Recently, astronauts encountered a problem at the International Space Station when they needed to fix a problem with an electrical unit that needed replacing. Using resourcefulness, they were able to make the necessary fix using an ordinary toothbrush.
On Aug. 30, NASA astronaut Sunita Williams and Japanese spaceflier Akihido Hoshide ran into a problem when they needed to make a swap of a switching unit at the International Space Station. They did not have a tool to make the fix when they found a "sticky bolt" on the main bus switching unit (MBSU) prevented them from securing the replacement switching unit.
According to Space.com, the astronauts, with the assist of NASA engineers, were able to make the replacement on Sept. 5. To get the job done, it required the use of a toothbrush and unplanned spacewalks.

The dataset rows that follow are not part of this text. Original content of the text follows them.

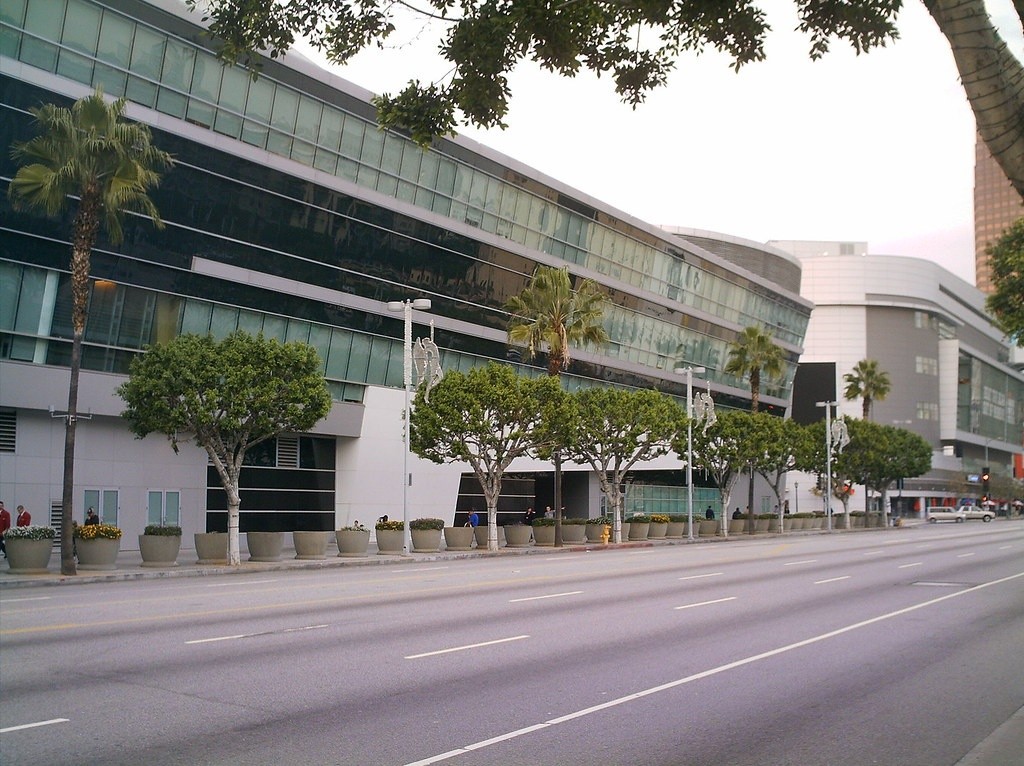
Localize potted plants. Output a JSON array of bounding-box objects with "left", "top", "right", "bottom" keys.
[
  {"left": 625, "top": 515, "right": 650, "bottom": 541},
  {"left": 137, "top": 526, "right": 183, "bottom": 567},
  {"left": 561, "top": 517, "right": 585, "bottom": 545},
  {"left": 728, "top": 509, "right": 892, "bottom": 536}
]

The duo used the toothbrush, along with a pressurized can of nitrogen gas to clean out metal shavings that were halting repair. Hoshide had described "a lot of metal shavings coming out" as he diligently worked to clean out the blockage.

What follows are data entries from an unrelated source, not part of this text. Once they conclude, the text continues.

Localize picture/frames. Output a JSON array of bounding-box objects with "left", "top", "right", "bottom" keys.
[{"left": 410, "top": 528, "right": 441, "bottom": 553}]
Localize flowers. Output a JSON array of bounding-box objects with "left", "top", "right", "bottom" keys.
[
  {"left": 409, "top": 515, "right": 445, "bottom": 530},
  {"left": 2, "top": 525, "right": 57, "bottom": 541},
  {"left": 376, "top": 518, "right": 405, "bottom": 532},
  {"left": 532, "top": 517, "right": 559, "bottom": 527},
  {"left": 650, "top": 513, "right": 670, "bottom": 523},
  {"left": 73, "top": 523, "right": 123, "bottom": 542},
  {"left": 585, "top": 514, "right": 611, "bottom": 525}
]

"Looks like you guys just fixed the station," astronaut Jack Fischer radioed from Mission Control at NASA's Johnson Space Center in Houston, reported several media outlets. "It's been like living on the set of 'Apollo 13' the past few days. NASA does impossible pretty darn well, so congratulations to the whole team."
CBC News reported Mike Suffredini, NASA's space station program manager, said the bolt had probably been damaged before launch during the installation, explaining the presence of the metal shavings.
With the extra spacewalk, Williams set a new record for a female spacewalker.